**Problem to solve:**
Copy out the entries word for word, starting at the line that contains "How much intervening" and ending after the line that contains "Answer: point 142,65".

**Rows:**
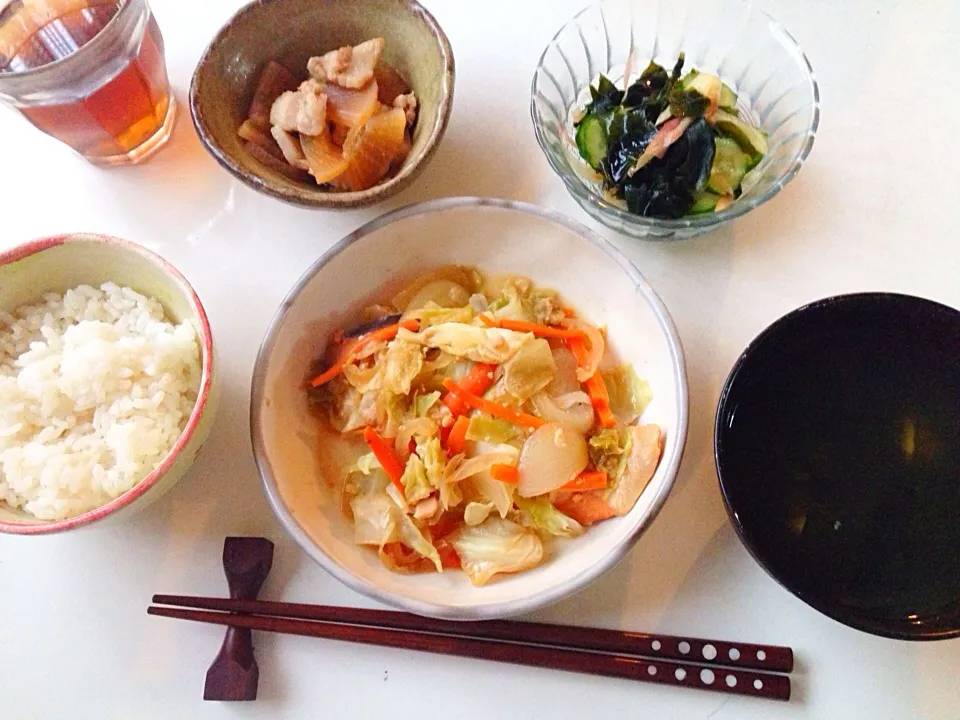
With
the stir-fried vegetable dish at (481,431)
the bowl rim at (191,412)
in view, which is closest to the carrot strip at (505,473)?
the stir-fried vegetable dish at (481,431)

==

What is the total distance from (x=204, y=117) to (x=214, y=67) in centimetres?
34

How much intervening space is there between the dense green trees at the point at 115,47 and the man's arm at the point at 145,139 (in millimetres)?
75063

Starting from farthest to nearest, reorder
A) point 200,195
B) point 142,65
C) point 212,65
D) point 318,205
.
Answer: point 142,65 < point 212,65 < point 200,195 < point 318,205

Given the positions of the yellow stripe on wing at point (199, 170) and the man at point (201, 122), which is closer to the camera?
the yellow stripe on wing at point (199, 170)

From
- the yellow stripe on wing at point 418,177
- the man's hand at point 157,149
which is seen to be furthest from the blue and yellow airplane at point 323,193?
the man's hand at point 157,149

**Reply to the task:**
How much intervening space is there between the dense green trees at the point at 115,47 and the man's arm at the point at 145,139 (in millimetres)?
75063

Starting from farthest to nearest, reorder
A) point 200,195
B) point 142,65
C) point 212,65
D) point 318,205
.
Answer: point 142,65 < point 212,65 < point 200,195 < point 318,205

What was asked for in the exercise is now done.